Gettysburg Drummer
By Kathy Warnes
"You're a real man-grown Johnny Reb." Sergeant Prescott spits out a long trail of tobacco juice that lands on my boot. He keeps snuff in his cheek all of the time like a chipmunk storing seeds in his cheeks. Everybody laughs except Josh. He's my friend.
He knows that I'm only 14, but he keeps eating his hardtack and takes a sip of coffee
between chews. He won't tell on me. I pick up my drum and play a roll. “Drummer boy, General Lee’s Army of Virginia, that's me. At least for another night. Tomorrow morning I'm heading home. Pa needs me for spring planting and there’s a spring smell in the woods. I gotta follow.”
“He's a good drummer, Sarge," Josh says. Sarge quits razzing at me and crawls
into his blankets. I can hear him snoring all night long. Next morning, I roll out while
it's still dark. I wrap my drum in my blanket and sneak down the dirt road.
I leave my gray uniform rolled up by Sarge's feet. I wear my brown farmer's trousers
and patched shirt and bare feet. Nobody'll take me for a Reb, not until I get into
home territory.
This neck of the woods is grown up with thick bushes. They grow all of the
way down a hill to a little creek at the bottom. I have to take out my knife and
hack away at them to get down the path. I sit my blanket and drum under a
tree. I'm hacking away at a big green and stubborn branch when I hear a dog bark.
I whistle, the whistle that Rover always answers back home. The next minute a white
dog with a black spot around one eye comes barreling down the path, barking to beat
my drum.
"Come here, boy. Where'd you come from?
"She's a girl and she comes from our farm.” The girl that follows the dog is
as tall as me . She glares at me. "Where'd you come from?"

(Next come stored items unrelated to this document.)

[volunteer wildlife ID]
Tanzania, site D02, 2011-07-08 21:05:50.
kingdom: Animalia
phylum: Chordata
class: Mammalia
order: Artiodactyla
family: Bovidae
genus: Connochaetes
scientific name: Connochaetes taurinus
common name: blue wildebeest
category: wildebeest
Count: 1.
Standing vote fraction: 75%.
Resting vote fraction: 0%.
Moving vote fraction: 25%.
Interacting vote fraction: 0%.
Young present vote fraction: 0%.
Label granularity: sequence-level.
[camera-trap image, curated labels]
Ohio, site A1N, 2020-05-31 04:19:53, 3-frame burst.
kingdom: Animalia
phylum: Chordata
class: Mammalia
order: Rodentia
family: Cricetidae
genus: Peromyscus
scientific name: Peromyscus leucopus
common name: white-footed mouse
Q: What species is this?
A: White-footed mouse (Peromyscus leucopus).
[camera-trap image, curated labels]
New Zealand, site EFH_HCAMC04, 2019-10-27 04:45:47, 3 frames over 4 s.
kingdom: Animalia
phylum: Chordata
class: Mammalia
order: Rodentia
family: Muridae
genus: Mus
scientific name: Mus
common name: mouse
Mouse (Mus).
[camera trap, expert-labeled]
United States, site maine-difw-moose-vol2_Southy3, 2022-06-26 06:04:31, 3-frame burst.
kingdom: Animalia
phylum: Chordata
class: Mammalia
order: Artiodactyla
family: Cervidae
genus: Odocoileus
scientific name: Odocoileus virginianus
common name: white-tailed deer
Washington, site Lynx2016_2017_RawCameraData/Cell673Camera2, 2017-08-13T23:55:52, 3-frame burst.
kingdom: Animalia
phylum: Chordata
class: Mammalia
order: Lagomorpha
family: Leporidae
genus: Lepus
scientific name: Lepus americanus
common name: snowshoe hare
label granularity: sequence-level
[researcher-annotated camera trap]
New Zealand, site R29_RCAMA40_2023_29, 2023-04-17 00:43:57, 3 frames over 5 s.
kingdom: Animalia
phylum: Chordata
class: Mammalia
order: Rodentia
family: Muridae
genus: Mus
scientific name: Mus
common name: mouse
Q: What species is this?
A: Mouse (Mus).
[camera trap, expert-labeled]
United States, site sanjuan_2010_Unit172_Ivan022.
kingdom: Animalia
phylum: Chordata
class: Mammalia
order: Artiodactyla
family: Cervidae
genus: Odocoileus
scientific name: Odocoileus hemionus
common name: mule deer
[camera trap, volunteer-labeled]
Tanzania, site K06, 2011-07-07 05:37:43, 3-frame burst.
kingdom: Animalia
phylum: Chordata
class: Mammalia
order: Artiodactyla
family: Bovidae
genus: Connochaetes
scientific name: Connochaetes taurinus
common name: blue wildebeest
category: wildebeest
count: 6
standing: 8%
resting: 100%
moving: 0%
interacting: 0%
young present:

"From down the road," I said. "What's her name?"
"Her name's Spot. Why do you care?"
"I think she's a pretty dog. Smart, too." I watch Spot paw the dirt at the foot of the tree in
front of us." She smells a rabbit or something."
"She probably smells a Rebel," the girl said. "There's supposed to be a camp of them not too far down the road."
"What do Rebels smell like?" I ask her.
"Like skunks," she says, wrinkling her nose.
"How do you know? Have you ever smelled one up close?"
"Lots of them. They have their holes in the woods by our farm."
"I mean Rebels."
"Don't have to smell one up close to know they smell bad."
I sniff. "Smells pretty good here in the woods."
She stares at me. "Where did you come from? I ain’t ever seen you before."
"I come from Franklin. We got about three thousand people in Franklin. Our farm's right outside of town. I walk to town every Saturday after chores. Today's Saturday, so I'm starting to walk.”
"You talk funny". Her wide eyes are the green color of the creek at home. "You're a Rebel, aren't you? I'm going to tell my Pa about you. He'll shoot you for sure!”
Spot stops digging and dances around me barking.
The girl glares at me. "Sic em, Spot!" she yells. "Bite the Rebel!"
Spot runs over to my blanket under the tree. She catches it in her teeth and runs to the Yankee girl. The blanket trails behind her like a bootlace. My drum follows the blanket. I run after the drum and catch it before it rolls farther down the hill.
The Yankee girl keeps tugging on the blanket and Spot keeps tugging in the opposite direction. While they are busy, I find my drum sticks, shoulder my drum and start down the trail. I turn around for one last look. Spot lets go of the blanket. The Yankee girl falls backward, rolls down the hill and hits a tree. She lays still. Spot runs over to where I'm standing. She doesn't bark. She just stands, panting, watching me.
"Why should I help a Yankee girl?" I ask her." I gotta go home."
I hold my drum tighter.
Spot watches me. I put down the drum and run to the Yankee girl. She's bleeding. I run down to the creek bank. I snatch handfuls of moss and run back up to the Yankee girl. I press the moss tight against the cut on her head. Spot watches me. Finally the Yankee girl struggles to her feet. She smiles at me. "Thanks, Reb. You didn't have to help me. You could have run away."
"I ain't running no more," I say. I pick up my drum and sticks and head down the trail toward our camp.
"You forgot your blanket!" the Yankee girl shouts after me.
She picks it up and folds it and hands it to me. She stands with her arms
folded, watching me go.
A few days later we march out of Pennsylvania, me still playing my drum. We pass by a farm on the way and I know I hear Spot barking above the noise of marching feet and the beat of my drum.